Superati l'orrida copertina (quivi riproposta nella versione più accettabile) e la cacofonia del titolo, ci troviamo di fronte ad uno dei dischi più riusciti di Sinéad "irish princess" O'Connor dai tempi di "Universal Mother". Dieci-brani-dieci che attraversano più o meno tutti i territori musicali affrontati dalla cantautrice irlandese in oltre 25 anni di carriera.
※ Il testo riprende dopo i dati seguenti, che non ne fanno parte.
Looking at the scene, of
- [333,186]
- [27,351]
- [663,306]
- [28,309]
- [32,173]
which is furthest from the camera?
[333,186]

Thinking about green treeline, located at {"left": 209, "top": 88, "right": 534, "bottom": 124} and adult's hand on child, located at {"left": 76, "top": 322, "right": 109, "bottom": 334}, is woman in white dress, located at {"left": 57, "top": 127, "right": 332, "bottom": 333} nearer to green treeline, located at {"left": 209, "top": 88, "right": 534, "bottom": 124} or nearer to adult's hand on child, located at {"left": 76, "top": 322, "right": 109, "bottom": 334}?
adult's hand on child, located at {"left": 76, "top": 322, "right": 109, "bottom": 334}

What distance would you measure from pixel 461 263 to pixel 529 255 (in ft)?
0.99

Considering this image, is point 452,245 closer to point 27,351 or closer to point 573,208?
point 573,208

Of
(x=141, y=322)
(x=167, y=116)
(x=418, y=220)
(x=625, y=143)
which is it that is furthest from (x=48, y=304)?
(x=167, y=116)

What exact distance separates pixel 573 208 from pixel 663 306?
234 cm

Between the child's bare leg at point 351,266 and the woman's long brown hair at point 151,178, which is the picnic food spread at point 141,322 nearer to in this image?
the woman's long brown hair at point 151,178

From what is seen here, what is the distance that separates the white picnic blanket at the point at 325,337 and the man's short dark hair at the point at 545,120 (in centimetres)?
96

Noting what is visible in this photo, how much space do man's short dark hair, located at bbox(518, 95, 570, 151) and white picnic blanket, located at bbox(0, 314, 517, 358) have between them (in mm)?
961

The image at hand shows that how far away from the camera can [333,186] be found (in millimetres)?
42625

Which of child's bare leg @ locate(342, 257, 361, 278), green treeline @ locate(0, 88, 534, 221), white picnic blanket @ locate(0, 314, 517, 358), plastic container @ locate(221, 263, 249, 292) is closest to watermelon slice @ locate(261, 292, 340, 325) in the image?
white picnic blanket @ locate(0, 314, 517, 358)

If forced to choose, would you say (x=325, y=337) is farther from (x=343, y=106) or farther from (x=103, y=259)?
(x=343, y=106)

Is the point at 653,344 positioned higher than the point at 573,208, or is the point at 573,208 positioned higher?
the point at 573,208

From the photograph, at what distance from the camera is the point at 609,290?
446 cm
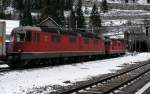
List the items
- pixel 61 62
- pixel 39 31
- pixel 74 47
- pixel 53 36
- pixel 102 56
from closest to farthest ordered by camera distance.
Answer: pixel 39 31
pixel 53 36
pixel 61 62
pixel 74 47
pixel 102 56

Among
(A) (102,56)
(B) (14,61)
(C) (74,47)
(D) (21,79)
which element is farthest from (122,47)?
(D) (21,79)

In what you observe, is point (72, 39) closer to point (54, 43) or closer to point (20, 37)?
point (54, 43)

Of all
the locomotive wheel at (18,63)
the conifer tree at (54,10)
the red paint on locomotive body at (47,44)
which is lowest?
the locomotive wheel at (18,63)

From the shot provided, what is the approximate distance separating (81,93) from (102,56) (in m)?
41.3

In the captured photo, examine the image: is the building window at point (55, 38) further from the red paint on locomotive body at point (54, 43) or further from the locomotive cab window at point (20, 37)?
the locomotive cab window at point (20, 37)

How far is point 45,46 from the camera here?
35719 mm

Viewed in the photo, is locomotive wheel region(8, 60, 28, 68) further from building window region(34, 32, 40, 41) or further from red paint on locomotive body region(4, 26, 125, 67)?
building window region(34, 32, 40, 41)

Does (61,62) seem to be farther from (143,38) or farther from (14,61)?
(143,38)

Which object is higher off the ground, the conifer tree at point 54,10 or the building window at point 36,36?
the conifer tree at point 54,10

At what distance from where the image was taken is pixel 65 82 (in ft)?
74.9

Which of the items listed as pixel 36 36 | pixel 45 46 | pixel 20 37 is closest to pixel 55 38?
pixel 45 46

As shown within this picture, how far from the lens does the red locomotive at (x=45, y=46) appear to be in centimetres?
3238

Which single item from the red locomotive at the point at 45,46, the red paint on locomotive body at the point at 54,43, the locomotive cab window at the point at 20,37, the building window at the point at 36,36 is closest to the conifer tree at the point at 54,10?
the red paint on locomotive body at the point at 54,43

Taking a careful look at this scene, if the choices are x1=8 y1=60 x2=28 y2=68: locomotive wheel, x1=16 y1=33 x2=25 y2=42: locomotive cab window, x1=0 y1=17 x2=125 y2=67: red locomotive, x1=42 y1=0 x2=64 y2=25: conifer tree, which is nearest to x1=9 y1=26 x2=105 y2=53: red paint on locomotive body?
x1=0 y1=17 x2=125 y2=67: red locomotive
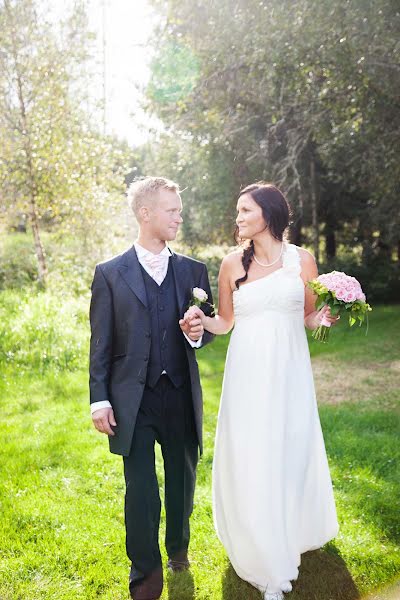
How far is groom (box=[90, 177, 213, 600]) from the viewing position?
337 centimetres

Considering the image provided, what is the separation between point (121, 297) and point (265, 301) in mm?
838

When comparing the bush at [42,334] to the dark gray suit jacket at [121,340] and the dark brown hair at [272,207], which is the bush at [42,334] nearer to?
the dark gray suit jacket at [121,340]

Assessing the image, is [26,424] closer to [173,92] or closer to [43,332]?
[43,332]

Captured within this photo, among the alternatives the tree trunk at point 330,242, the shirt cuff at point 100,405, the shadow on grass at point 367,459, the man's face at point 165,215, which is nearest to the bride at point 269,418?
the man's face at point 165,215

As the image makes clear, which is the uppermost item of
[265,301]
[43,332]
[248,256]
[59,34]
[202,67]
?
[59,34]

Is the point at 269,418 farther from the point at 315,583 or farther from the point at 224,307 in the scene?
the point at 315,583

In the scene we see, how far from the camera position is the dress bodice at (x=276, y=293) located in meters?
3.51

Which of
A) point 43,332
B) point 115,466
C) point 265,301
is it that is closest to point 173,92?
point 43,332

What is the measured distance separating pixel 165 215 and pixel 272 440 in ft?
4.69

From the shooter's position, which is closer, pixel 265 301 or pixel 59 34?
pixel 265 301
Si comincia con l'afro-beat di "4th & Vine" ci si strugge con le ballad di "Reason With Me" e "Back Where You Belong" e si atterra con la conclusiva, scarna, quasi acappella, "V.I.P.".

Dopo anni di rìvoli, polemiche, dischi a tema, matrimoni, divorzi, fintolesbismo, gravidanze, celodurismo nei confronti della chiesa, fotostrappo, tatuaggi, canne al vento, Bono-stai-bono, pretipedofili, oprahwinfrey, finto bipolarismo, lacrime&sangue e twitter, Sinéad tira fuori dal cilindro un disco coi controargomenti, cantato dad'dio e nel quale la scrittura si risposa con la furia di the "Lion & The Cobra" e l'afflato poetico di "I Do Not Want"...

Ascoltare "Take Off You Shoes" per ritrovare il crescendo di "Troy" plus il pathos di "Feel So Different". "Queen of Denmark" è una canzone di John Grant (disco assolutamente da possedere il suo) privata delle rotondità dell'originale e alla quale Sinead stringe i testicles per poi poterla risputare cattiva, ruvida, definitiva. Una "Nothing Compares 2U" versione 2.0 insomma. Altrove Sinead è chioccia, tranquilla, accomodante come in "Very Far From Home" o la stupenda "I Had A Baby". Musicalmente non si strafà. John Reynolds conosce Sinead da 30 anni. Lascia spazio alla voce, bella (come nel prezioso "Sean nos nua" del 2002) e al carattere ambivalente della ormai quarantaseienne matrona.

"How about i be me..." è un disco che i fan di Sinead ameranno molto, per via di quel suo piacevolissimo sapore di deja-vu, ma difficilmente conquisterà nuovi adepti. Vale più di un ascolto.